• Beth Perdue

Talking to children about grief and loss

In the last few days, we’ve been talking with Child & Family Services mobile crisis intervention program manager Matthew Boyd about ways to help children through the uncertainty and isolation related to the pandemic.


Boyd has offered tips for supporting your child as they deal with new ways of behaving due to the virus and also preparing them for new routines and rules that they’ll encounter this fall in school.


Perhaps the most difficult conversation for any parent to have with their child is helping them cope when a loved one gets sick or dies from the virus.


“For children who may have lost a loved one due to COVID-19, it's important to validate their feelings of sadness, or to let them cry,” Boyd said, adding that this process allows adults and caregivers to share in their child’s emotional reaction.


Being present for those emotions helps children see that death and dying are a normal part of life.


Boyd suggests using books designed for children to facilitate these conversations.


For young children, he recommends The Fall of Freddie the Leaf by Leo Buscaglia, PhD. For adolescents and teens, he suggests The Grieving Teen A Guide for Teenagers and Their Friends by Helen Fitzgerald.


“It's important that we inform children that it's not their fault and they did nothing to cause the death of the individual whom they've lost,” he said.
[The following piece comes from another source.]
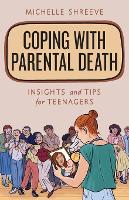 Book Cover for Coping with Parental Death by Michelle Shreeve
These conversations are crucial for children but Boyd also stresses the importance of parents also taking time to care for themselves throughout these changes and for educating themselves about local resources that are available when extra support is needed.


“Parents can identify supports whether natural (such as friends and family), or formal (such as clergy, counselors, or a support group) so that they can have an outlet for their stress and anxiety,” he said. “The more that parents display the ability to utilize healthy coping skills the more children will also attempt to cope with their own stress and anxiety. Parents (and) caregivers are role models and highly influential on their children.”


“If an individual (child or adult) is struggling, professional help is available. With the implementation of telehealth, access to mental health professionals has greatly increased. If an individual needs immediate mental health or substance abuse services the Emergency Services Program can help and may avoid a visit to the emergency room. Every city and state in the Commonwealth of Massachusetts has an Emergency Services Program which can be accessed by calling 1-877-382-1609 and entering the zip code where you reside.”